Passage START
When thinking about coastal studies, and resorts in particular, it soon happens that similar histories crop-up in different places, indeed this is why local history alone can fall short.
The financial failure of the proposed cliff-top resort at Ravenscar and of the similar project at Withernsea on the Holderness coast is one such example, although Withernsea did develop into a bustling little resort despite the demise of the project. As with the development of many coastal resorts, railways played a significant role, especially after national legislation required railway companies to provide third class accommodation. At Ravenscar a newly created station was to be vital to the settlement’s development while at Withernsea a whole rail-line was built to promote the resort (Anthony Bannister, the Hull businessman who promoted and mostly funded the new line, initially proposed it as a rural line to serve the farming communities of south Holderness and with its terminus at Easington, taking it to the coast was an idea that came later). The Hull to Withernsea rail-line, an offshoot from the Victoria Dock Railway line, was completed and opened in 1854, the then population of Withernsea and nearby Owthorne being about 250 (the story of the ‘Sister-Kirks’ of Owthorne and Withernsea is told in a plaque set in relief on the Prominade wall at Withernsea). The rail-line terminated at a point just short of the coast and in the first four months 60,000 day trippers visited by train. In 1855 a large hotel was completed next to the rail station; this building survives having had a number of functions across the decades including a convalescent home and cottage hospital.
Although the Hull to Withernsea Railway had to be leased to the North-Eastern Railway in 1860 to ensure its future, Bannister turned his attention to the development of the resort and formed the Withernsea Pier, Prominade, Gas and General Improvement Company in 1871.
The photo above shows the lighthouse and some late 19th century housing and is dated, perhaps, to the early 1920s.
Passage END
Given information START
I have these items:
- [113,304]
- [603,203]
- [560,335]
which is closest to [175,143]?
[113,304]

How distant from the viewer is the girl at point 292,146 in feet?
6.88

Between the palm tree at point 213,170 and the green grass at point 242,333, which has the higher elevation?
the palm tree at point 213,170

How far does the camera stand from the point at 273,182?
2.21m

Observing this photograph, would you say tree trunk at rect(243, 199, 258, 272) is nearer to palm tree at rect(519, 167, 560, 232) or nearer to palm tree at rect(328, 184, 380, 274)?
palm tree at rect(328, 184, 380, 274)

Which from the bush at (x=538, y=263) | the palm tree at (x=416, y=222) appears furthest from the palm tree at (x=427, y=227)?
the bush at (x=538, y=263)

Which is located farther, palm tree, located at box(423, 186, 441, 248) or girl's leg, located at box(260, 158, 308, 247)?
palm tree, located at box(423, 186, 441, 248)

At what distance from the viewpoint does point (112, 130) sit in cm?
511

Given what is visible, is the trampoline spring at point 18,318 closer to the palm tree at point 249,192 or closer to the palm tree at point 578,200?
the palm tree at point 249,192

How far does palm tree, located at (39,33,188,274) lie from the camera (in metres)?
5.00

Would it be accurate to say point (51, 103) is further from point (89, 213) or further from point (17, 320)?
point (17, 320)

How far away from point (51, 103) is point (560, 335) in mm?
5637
Given information END
- Problems and tasks
a - Reproduce word for word the part of the Withernsea passage that opens with the words containing "Although the Hull" and closes with "the early 1920s.".
b - Answer these questions from the Withernsea passage:
(i) In what year was the Hull to Withernsea rail-line completed and opened?
(ii) How many day trippers visited by train in the first four months?
(iii) To which railway was the Hull to Withernsea Railway leased in 1860?
c - List every exact year stated in the Withernsea passage.
The data has no role in this exercise.

- Answers by item number
a -
Although the Hull to Withernsea Railway had to be leased to the North-Eastern Railway in 1860 to ensure its future, Bannister turned his attention to the development of the resort and formed the Withernsea Pier, Prominade, Gas and General Improvement Company in 1871.
The photo above shows the lighthouse and some late 19th century housing and is dated, perhaps, to the early 1920s.

b -
(i) 1854
(ii) 60,000
(iii) The North-Eastern Railway

c - 1854, 1855, 1860, 1871